**Given exercise:**
Copy the lines of the data below word for word, starting with the line that contains "How distant from the" and ending with the line that contains "Answer: rect(0, 294, 132, 335): concrete", both included. Omit any pictures from your copy.

===== Data rows =====

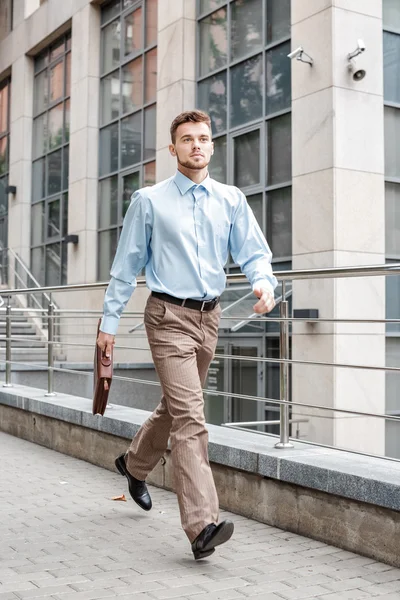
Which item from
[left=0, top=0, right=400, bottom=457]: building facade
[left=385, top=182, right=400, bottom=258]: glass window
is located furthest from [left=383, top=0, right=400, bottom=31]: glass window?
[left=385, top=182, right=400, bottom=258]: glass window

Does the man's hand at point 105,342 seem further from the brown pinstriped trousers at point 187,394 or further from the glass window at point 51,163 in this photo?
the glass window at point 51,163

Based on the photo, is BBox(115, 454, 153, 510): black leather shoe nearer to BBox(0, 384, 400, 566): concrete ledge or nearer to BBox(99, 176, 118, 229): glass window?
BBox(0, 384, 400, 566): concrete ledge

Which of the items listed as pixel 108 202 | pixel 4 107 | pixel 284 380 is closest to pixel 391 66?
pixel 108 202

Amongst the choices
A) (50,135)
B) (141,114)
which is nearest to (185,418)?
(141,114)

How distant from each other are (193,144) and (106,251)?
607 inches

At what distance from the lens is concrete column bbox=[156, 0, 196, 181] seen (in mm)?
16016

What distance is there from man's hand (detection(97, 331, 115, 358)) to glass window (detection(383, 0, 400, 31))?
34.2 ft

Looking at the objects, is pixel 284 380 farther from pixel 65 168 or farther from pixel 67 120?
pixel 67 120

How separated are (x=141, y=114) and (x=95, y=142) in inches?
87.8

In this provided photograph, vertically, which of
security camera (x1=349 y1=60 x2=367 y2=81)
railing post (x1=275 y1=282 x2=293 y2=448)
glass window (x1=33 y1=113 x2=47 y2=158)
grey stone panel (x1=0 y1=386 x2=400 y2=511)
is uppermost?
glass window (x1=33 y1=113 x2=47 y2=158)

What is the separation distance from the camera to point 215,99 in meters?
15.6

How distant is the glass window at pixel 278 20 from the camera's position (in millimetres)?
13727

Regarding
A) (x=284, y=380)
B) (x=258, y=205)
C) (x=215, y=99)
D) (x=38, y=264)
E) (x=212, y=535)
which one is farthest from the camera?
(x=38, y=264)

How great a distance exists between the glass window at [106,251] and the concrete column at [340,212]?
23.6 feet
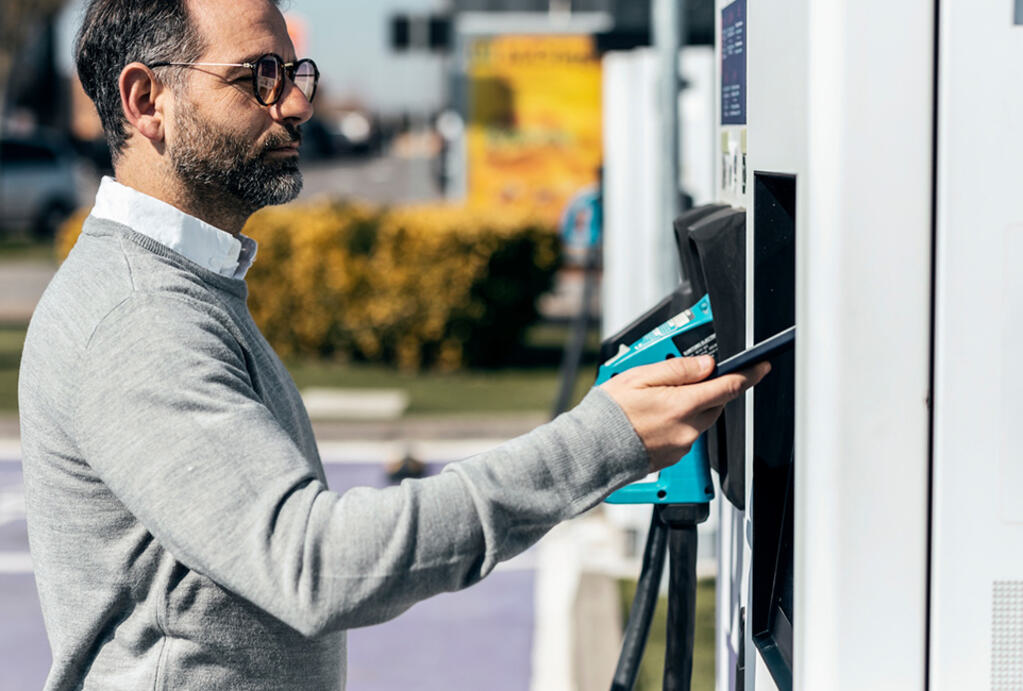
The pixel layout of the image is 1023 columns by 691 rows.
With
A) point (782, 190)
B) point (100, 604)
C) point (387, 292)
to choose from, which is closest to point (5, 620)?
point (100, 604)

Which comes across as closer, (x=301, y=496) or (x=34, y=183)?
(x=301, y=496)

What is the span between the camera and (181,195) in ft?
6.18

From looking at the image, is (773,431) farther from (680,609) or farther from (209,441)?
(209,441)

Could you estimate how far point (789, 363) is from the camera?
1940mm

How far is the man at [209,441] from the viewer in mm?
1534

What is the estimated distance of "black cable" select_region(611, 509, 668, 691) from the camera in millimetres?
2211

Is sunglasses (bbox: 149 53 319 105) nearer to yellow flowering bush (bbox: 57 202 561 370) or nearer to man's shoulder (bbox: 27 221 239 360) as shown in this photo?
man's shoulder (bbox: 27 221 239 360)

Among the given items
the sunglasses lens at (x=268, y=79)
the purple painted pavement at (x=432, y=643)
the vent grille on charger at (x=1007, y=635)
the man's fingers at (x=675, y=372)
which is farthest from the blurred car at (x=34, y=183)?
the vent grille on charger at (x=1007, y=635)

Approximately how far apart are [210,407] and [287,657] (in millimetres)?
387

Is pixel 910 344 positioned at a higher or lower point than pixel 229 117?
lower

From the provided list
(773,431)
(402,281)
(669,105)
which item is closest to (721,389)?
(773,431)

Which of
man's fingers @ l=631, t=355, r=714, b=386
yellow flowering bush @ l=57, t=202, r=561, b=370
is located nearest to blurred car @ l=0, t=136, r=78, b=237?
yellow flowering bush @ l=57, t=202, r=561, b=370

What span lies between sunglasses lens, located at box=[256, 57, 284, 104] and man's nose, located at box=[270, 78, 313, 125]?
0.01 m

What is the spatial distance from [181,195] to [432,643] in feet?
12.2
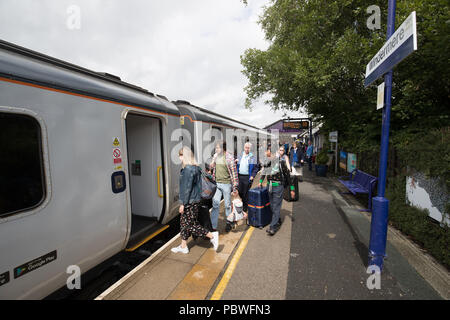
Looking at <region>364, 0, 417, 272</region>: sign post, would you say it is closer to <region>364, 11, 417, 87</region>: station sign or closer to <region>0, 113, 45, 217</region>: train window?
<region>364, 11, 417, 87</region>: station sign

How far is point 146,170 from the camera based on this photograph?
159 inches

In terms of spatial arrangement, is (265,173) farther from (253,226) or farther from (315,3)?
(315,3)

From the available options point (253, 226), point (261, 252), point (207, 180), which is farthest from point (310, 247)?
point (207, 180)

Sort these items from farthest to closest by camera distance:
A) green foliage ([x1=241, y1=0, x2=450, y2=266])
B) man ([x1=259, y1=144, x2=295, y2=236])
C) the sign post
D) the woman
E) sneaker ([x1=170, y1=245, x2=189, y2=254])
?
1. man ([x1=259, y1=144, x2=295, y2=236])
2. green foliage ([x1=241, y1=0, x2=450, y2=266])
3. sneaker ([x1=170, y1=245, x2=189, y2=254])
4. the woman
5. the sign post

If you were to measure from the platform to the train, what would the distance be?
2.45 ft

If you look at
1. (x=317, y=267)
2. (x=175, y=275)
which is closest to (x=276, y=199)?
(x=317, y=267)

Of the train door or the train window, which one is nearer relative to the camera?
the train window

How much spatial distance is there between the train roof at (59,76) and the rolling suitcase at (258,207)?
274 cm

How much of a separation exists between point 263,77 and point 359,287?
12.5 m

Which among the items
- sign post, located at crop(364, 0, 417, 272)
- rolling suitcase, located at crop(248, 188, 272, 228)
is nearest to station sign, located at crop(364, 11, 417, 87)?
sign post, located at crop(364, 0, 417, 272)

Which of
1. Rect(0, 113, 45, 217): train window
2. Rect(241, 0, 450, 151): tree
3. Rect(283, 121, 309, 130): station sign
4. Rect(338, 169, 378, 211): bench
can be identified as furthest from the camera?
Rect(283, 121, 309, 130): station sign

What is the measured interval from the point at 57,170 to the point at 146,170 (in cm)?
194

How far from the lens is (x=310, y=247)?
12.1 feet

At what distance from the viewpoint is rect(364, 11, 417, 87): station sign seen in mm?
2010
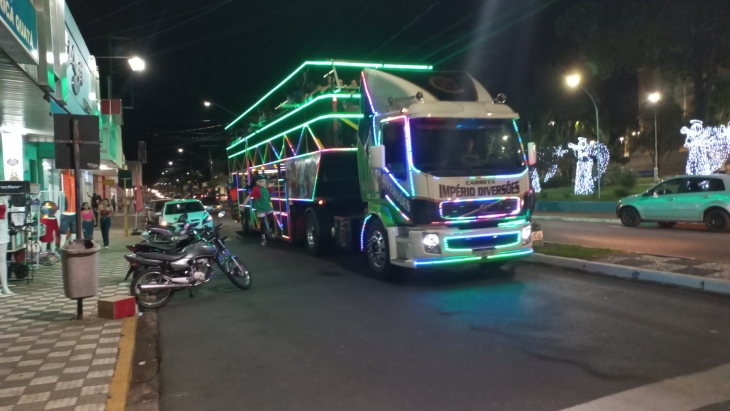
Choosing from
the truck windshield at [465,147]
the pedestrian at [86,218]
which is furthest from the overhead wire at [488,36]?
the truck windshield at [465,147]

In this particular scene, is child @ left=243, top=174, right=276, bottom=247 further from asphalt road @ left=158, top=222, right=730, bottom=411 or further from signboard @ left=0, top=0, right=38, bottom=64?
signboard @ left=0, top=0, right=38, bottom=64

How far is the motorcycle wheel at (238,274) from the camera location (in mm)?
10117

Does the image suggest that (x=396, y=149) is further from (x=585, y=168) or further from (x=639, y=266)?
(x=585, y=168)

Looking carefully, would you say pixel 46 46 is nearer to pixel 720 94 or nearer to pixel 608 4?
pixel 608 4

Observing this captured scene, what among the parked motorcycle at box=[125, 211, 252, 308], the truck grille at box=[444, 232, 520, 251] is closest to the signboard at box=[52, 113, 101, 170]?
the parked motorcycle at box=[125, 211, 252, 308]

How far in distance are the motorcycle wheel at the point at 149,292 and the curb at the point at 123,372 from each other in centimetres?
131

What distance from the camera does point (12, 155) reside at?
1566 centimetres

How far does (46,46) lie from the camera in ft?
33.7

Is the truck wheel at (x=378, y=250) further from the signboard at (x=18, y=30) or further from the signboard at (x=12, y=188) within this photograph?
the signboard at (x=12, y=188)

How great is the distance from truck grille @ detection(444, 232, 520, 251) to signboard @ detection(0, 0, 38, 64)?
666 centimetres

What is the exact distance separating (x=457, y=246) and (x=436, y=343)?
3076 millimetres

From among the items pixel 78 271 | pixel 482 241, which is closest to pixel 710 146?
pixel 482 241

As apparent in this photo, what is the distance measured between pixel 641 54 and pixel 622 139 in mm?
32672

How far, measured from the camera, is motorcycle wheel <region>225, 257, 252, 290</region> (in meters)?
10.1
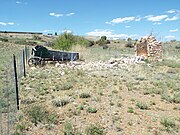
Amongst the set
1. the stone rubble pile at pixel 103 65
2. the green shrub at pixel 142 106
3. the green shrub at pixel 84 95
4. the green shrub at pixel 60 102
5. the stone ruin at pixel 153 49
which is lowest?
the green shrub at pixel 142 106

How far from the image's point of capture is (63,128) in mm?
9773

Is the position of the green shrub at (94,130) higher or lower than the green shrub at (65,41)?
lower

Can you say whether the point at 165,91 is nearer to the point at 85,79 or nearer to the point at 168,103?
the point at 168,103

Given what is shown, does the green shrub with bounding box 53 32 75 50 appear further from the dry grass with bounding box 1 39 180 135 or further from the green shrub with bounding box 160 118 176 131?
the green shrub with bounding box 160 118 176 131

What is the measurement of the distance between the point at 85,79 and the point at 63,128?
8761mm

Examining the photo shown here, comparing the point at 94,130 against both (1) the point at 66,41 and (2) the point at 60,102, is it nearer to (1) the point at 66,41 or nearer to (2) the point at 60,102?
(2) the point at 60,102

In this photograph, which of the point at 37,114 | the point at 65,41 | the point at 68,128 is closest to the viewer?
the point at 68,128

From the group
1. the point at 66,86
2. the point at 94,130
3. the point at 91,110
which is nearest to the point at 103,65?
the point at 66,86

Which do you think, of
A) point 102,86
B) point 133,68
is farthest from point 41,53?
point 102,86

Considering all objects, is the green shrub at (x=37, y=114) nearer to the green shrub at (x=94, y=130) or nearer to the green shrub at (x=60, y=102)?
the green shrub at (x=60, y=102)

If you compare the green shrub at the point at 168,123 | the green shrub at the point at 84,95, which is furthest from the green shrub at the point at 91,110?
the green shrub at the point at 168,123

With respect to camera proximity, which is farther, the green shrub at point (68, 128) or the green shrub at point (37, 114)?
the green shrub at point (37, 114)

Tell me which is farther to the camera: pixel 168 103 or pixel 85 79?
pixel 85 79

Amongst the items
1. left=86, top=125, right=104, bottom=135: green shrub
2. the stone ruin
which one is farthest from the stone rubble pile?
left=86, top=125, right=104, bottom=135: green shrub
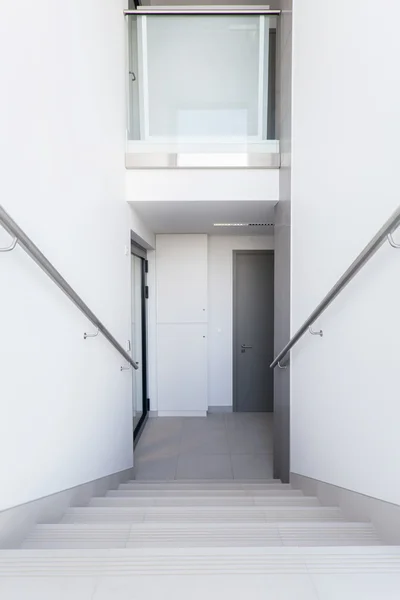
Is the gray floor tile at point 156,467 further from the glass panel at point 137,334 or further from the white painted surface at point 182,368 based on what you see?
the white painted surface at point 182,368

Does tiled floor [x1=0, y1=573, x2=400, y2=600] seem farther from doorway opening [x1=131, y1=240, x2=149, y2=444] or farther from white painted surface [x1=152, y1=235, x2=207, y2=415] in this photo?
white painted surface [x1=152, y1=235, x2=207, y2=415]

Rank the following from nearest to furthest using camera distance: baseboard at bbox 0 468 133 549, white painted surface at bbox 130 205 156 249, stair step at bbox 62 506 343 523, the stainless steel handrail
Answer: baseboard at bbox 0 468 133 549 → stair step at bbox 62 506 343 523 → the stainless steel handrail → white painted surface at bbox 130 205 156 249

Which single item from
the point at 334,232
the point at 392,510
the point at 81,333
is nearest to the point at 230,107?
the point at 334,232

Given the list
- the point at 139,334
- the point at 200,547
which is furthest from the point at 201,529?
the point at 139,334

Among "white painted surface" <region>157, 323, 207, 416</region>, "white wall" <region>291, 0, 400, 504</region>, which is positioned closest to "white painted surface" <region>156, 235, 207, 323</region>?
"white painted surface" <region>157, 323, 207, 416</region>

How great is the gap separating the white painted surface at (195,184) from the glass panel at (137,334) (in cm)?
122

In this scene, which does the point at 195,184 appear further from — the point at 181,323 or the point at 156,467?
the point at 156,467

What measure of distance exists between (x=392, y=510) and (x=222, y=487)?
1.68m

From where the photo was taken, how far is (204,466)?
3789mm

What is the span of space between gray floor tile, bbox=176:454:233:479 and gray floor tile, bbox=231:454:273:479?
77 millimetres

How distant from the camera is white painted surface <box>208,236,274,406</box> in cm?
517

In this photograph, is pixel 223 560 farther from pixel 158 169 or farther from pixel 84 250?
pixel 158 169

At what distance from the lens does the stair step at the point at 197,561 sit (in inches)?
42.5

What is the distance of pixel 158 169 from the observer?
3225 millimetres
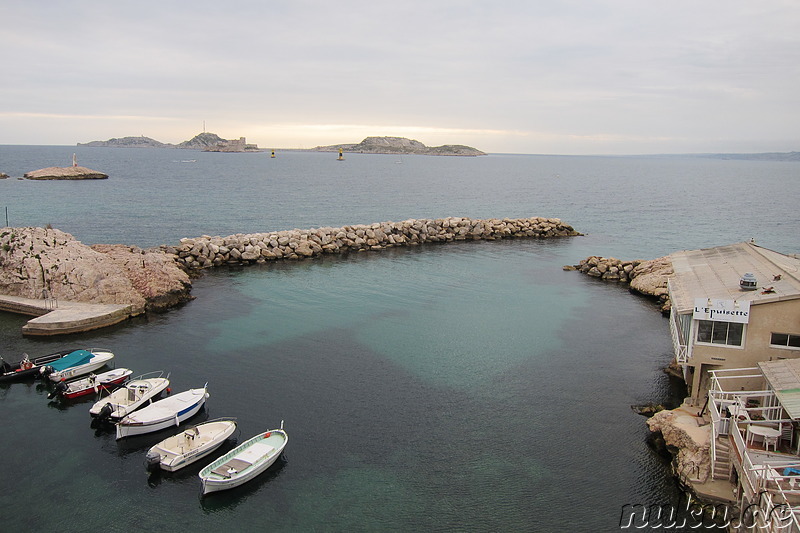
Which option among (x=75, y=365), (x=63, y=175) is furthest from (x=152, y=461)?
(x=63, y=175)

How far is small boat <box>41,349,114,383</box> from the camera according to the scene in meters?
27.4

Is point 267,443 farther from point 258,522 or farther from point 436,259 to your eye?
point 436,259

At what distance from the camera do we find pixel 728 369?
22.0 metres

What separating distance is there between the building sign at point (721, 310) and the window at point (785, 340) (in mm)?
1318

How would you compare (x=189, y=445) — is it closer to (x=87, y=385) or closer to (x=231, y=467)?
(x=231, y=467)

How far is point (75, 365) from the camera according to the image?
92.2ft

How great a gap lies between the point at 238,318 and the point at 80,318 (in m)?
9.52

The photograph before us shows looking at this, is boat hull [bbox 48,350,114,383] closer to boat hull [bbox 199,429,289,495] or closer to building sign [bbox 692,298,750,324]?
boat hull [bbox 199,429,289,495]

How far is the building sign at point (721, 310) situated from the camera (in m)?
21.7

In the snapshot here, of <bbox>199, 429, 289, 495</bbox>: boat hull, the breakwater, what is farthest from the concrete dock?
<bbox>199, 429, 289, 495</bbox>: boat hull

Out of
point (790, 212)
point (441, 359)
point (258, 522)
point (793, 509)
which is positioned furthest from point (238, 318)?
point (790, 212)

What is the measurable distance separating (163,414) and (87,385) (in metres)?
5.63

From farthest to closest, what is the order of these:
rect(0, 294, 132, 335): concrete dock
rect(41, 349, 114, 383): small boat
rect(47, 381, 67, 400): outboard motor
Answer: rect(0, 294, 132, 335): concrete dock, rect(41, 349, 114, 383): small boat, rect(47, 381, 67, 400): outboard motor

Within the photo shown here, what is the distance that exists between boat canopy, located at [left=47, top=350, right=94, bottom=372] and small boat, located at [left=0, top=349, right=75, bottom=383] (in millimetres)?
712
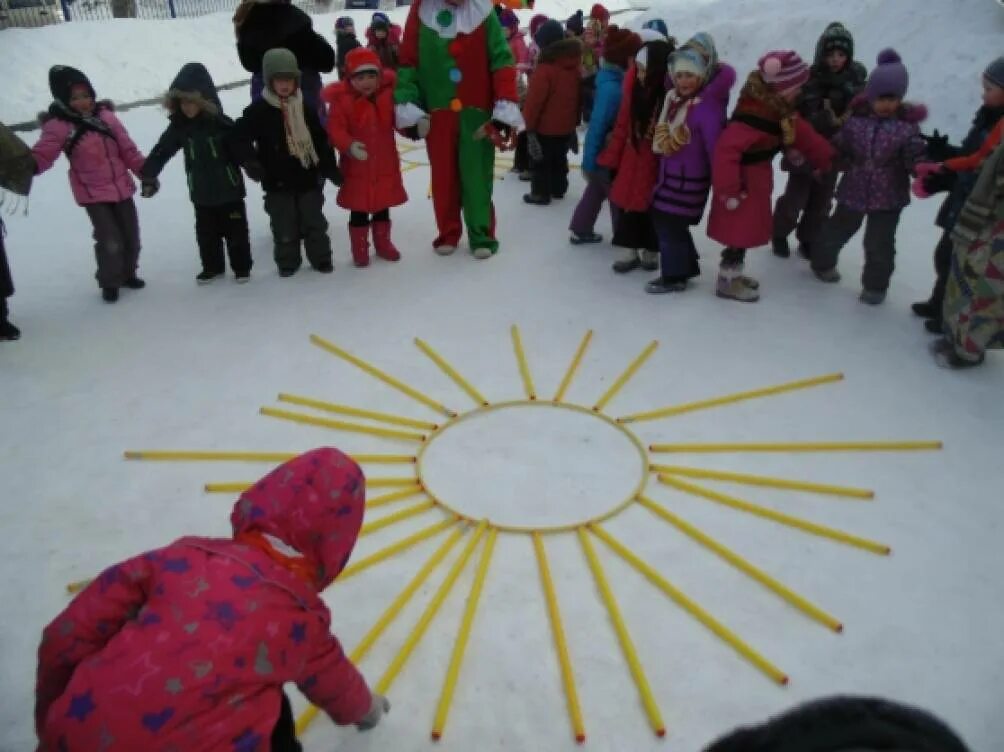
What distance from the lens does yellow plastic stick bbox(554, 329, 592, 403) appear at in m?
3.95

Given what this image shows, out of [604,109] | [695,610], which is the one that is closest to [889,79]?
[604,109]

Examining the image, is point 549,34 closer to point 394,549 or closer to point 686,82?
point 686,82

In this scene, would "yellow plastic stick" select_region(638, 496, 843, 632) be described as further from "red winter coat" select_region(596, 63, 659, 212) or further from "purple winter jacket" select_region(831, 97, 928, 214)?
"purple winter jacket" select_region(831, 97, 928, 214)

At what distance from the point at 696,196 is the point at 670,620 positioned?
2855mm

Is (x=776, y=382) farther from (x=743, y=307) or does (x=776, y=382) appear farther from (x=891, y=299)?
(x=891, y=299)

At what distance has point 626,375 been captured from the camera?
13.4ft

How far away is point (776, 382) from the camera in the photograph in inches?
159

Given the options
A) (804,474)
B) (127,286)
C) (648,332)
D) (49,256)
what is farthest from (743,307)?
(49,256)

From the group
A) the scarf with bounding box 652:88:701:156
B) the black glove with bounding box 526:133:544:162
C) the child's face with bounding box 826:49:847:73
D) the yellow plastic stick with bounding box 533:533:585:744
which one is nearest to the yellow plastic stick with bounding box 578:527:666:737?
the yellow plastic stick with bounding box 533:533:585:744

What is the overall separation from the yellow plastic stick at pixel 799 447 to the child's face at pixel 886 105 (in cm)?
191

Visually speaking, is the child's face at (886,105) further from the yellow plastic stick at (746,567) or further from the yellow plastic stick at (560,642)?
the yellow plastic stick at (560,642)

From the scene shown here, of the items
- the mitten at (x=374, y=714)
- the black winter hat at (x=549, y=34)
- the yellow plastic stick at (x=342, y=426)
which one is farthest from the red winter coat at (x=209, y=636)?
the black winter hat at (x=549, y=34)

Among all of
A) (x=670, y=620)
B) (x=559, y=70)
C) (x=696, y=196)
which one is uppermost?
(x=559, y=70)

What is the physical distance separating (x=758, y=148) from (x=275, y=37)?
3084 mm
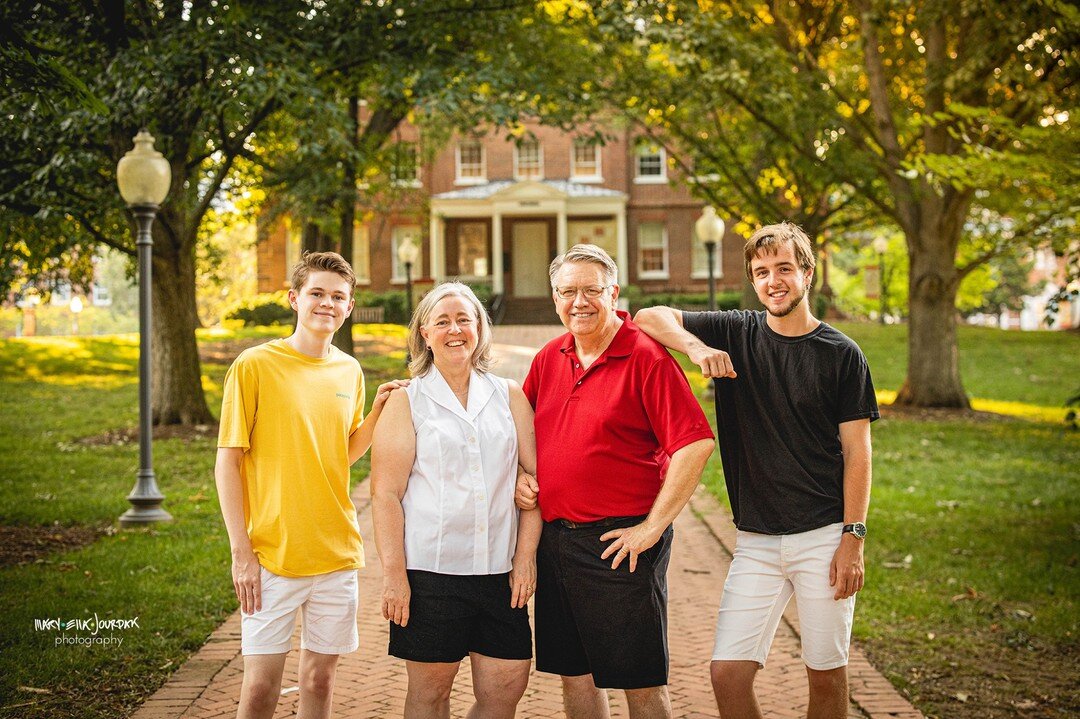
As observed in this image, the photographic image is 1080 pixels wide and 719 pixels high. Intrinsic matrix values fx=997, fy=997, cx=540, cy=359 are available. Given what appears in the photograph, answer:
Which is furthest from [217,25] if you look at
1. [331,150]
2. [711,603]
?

=====

**Expected answer:**
How distant from the camera is white painted surface <box>208,236,274,406</box> in cm?
517

In this photograph, is pixel 223 560 farther from pixel 158 169 or farther from pixel 84 250?
pixel 158 169

At what distance from the lens does the stair step at the point at 197,561 sit (in inches)?
42.5

What is the distance of pixel 158 169 from the observer?
3225 millimetres
Which option among (x=75, y=365), (x=63, y=175) is furthest from (x=152, y=461)?
(x=63, y=175)

How far is small boat <box>41,349,114,383</box> from the camera according to the scene in meters?
27.4

Is point 267,443 farther from point 258,522 or farther from point 436,259 to your eye?
point 436,259

At what distance from the camera do we find pixel 728 369?
22.0 metres

What separating distance is there between the building sign at point (721, 310) and the window at point (785, 340) (in mm)?
1318

How would you compare (x=189, y=445) — is it closer to (x=87, y=385) or closer to (x=231, y=467)?
(x=231, y=467)

How far is point (75, 365) from the camera according to the image?
92.2ft

How great a gap lies between the point at 238,318 and the point at 80,318 (in m)?
9.52

The photograph before us shows looking at this, is boat hull [bbox 48,350,114,383] closer to boat hull [bbox 199,429,289,495] or closer to building sign [bbox 692,298,750,324]?
boat hull [bbox 199,429,289,495]

How far is the building sign at point (721, 310) situated from the camera (in m)?
21.7

In the snapshot here, of <bbox>199, 429, 289, 495</bbox>: boat hull, the breakwater, what is farthest from the concrete dock?
<bbox>199, 429, 289, 495</bbox>: boat hull

Out of
point (790, 212)
point (441, 359)
point (258, 522)
point (793, 509)
which is positioned furthest from point (238, 318)?
point (790, 212)

What is the measurable distance separating (163,414) and (87,385) (in metres)?
5.63

From farthest to closest, what is the order of these:
rect(0, 294, 132, 335): concrete dock
rect(41, 349, 114, 383): small boat
rect(47, 381, 67, 400): outboard motor
Answer: rect(0, 294, 132, 335): concrete dock, rect(41, 349, 114, 383): small boat, rect(47, 381, 67, 400): outboard motor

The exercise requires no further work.